[Given records Boundary: Start]

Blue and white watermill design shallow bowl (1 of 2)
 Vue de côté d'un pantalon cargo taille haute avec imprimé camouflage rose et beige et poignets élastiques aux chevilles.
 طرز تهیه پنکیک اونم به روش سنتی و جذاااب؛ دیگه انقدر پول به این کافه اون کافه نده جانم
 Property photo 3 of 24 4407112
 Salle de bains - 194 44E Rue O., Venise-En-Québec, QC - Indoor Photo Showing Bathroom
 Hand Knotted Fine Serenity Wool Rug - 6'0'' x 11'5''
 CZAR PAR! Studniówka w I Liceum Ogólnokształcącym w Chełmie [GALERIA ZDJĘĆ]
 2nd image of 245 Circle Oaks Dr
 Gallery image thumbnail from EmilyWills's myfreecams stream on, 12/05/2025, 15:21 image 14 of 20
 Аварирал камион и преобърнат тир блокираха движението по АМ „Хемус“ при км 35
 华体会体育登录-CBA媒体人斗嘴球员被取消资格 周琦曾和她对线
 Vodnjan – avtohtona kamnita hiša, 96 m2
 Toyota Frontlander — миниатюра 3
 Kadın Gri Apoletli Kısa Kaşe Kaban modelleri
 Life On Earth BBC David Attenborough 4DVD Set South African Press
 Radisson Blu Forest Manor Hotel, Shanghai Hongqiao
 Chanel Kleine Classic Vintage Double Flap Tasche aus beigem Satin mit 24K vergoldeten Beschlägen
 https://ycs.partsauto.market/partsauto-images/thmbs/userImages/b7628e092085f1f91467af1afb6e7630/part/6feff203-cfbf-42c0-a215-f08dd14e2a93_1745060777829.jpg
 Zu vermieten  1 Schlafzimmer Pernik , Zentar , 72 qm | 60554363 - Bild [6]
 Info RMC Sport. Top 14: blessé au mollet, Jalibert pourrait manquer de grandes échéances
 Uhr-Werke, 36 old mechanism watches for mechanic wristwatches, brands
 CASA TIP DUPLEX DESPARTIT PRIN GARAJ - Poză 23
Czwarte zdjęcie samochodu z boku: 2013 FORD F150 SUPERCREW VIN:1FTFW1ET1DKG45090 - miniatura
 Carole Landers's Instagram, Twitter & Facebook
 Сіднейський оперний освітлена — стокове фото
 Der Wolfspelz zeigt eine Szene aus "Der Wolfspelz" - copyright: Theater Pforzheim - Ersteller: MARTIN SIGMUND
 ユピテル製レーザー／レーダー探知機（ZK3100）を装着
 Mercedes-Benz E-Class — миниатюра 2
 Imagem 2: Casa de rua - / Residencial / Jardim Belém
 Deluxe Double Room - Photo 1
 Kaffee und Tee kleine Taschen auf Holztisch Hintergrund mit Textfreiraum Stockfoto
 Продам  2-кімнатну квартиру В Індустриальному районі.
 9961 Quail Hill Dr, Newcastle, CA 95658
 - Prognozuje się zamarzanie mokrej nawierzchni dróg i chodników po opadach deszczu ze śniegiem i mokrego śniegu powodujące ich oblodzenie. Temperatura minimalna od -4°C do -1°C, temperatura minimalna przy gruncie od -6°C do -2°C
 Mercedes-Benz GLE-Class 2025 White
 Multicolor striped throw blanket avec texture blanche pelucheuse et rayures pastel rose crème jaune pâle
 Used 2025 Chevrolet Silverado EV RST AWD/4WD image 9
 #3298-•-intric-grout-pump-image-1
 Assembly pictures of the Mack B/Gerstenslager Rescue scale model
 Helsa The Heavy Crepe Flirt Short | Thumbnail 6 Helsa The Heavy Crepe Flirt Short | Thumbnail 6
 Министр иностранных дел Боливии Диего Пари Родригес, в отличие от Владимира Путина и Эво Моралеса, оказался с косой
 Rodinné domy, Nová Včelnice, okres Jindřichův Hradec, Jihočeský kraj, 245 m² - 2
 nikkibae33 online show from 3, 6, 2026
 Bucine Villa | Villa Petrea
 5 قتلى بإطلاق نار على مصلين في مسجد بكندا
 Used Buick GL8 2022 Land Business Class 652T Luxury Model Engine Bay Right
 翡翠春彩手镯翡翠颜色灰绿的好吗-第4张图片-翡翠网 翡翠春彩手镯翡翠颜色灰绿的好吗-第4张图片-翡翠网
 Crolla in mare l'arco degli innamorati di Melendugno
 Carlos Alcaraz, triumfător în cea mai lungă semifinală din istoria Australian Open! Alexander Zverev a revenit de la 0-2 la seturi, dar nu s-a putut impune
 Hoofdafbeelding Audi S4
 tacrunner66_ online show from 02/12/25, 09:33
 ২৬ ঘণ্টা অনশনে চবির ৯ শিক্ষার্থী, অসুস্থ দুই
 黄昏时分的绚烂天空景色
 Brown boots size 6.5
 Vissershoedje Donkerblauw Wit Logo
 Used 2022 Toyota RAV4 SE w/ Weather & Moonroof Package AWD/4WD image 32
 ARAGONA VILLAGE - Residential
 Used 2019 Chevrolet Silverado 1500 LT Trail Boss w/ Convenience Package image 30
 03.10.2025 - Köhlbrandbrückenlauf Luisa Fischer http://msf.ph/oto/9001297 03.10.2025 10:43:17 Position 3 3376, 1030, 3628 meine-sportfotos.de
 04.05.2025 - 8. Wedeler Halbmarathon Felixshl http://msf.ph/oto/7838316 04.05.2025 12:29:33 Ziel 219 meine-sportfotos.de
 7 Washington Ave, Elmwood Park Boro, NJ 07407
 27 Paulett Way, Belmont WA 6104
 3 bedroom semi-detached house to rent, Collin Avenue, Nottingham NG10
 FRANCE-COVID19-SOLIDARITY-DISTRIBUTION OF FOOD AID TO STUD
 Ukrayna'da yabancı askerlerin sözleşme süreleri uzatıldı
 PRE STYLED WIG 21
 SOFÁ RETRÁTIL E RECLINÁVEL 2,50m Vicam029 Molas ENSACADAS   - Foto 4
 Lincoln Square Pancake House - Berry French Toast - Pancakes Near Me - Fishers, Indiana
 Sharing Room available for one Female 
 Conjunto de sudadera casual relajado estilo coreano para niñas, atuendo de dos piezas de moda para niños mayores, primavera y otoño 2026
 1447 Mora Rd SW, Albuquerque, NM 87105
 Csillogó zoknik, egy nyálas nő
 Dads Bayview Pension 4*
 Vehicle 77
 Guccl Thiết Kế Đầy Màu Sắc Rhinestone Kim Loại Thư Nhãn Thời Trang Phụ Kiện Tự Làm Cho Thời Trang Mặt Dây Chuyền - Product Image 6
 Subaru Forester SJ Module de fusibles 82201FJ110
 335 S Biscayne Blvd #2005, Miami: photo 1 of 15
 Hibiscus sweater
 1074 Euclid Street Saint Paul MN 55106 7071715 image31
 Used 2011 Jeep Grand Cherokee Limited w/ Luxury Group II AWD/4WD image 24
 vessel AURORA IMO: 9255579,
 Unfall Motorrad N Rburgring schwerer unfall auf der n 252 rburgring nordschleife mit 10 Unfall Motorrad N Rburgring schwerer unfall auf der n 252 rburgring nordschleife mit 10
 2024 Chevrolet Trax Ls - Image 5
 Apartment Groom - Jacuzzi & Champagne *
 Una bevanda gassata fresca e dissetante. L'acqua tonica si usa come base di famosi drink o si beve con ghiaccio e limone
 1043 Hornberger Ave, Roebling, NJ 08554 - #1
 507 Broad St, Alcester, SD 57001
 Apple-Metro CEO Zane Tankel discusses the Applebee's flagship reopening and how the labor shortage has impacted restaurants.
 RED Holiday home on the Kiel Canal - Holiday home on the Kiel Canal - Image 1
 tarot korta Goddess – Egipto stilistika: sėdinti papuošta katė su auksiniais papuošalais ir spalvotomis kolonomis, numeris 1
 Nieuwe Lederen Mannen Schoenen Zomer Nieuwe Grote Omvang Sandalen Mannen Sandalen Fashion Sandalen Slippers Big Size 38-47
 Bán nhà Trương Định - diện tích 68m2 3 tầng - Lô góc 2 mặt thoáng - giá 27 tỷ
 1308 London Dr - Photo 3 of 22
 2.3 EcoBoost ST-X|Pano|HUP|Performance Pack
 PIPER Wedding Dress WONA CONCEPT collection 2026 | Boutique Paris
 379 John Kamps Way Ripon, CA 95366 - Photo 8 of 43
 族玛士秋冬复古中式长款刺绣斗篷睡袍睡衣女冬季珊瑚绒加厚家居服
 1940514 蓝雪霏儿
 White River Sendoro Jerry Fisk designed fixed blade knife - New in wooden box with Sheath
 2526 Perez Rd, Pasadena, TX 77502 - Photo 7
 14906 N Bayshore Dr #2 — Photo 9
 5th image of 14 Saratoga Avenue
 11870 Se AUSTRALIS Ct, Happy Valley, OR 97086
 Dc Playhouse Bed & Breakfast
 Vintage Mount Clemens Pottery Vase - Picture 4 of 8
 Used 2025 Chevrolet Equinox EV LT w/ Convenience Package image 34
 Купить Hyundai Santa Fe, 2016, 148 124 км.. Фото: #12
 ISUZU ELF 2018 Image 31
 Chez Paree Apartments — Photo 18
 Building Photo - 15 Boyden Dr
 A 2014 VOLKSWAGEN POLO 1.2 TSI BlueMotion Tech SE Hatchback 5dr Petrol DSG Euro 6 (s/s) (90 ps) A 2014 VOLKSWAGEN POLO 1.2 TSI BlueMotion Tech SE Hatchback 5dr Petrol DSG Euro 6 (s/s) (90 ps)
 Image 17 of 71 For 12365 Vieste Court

[Given records Boundary: End]

* [Goal of the exercise]: From the records above, retype only the lines starting at the line that contains "Vissershoedje Donkerblauw Wit Logo" and ending at the line that contains "03.10.2025 - Köhlbrandbrückenlauf", both included.

* [Solution for this exercise]:
 Vissershoedje Donkerblauw Wit Logo
 Used 2022 Toyota RAV4 SE w/ Weather & Moonroof Package AWD/4WD image 32
 ARAGONA VILLAGE - Residential
 Used 2019 Chevrolet Silverado 1500 LT Trail Boss w/ Convenience Package image 30
 03.10.2025 - Köhlbrandbrückenlauf Luisa Fischer http://msf.ph/oto/9001297 03.10.2025 10:43:17 Position 3 3376, 1030, 3628 meine-sportfotos.de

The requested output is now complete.